-- Record set start --
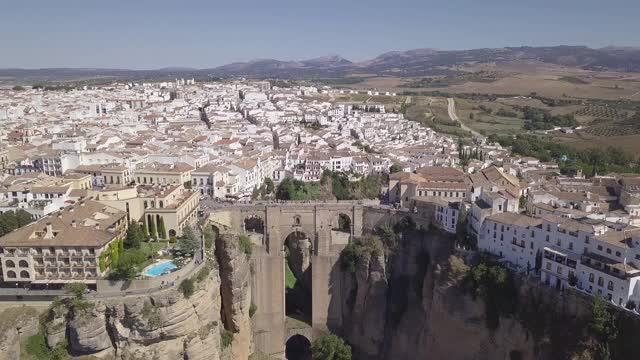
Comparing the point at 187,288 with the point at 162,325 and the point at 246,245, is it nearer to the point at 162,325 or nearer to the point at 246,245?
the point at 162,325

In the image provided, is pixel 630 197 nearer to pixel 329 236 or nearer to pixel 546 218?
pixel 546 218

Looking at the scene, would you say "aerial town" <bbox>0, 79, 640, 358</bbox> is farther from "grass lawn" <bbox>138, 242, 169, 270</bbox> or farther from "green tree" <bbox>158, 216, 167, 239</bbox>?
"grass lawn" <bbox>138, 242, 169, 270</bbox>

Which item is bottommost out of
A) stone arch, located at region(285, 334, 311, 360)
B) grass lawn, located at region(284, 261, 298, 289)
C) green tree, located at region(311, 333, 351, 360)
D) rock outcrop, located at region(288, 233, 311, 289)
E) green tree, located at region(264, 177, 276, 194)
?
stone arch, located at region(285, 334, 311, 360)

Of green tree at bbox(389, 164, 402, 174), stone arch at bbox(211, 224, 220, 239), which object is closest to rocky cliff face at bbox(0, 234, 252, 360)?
-- Record set end --
_To be done:_
Copy these rows word for word, omitting the pictures.

_Completed exercise:_
Comparing the point at 187,288 with the point at 162,325 and the point at 246,245, is it nearer to the point at 162,325 or nearer to the point at 246,245?
the point at 162,325

In the image provided, is pixel 630 197 nearer to pixel 329 236 or nearer to pixel 546 218?
pixel 546 218

Looking at the scene, would you say "aerial town" <bbox>0, 79, 640, 358</bbox> is farther from "grass lawn" <bbox>138, 242, 169, 270</bbox> or farther from "green tree" <bbox>158, 216, 167, 239</bbox>?
"grass lawn" <bbox>138, 242, 169, 270</bbox>

Which item is bottommost out of
A) stone arch, located at region(285, 334, 311, 360)
B) grass lawn, located at region(284, 261, 298, 289)
C) green tree, located at region(311, 333, 351, 360)
D) rock outcrop, located at region(288, 233, 311, 289)
E) green tree, located at region(264, 177, 276, 194)
?
stone arch, located at region(285, 334, 311, 360)

Of green tree at bbox(389, 164, 402, 174), stone arch at bbox(211, 224, 220, 239), which object is closest to rocky cliff face at bbox(0, 234, 252, 360)?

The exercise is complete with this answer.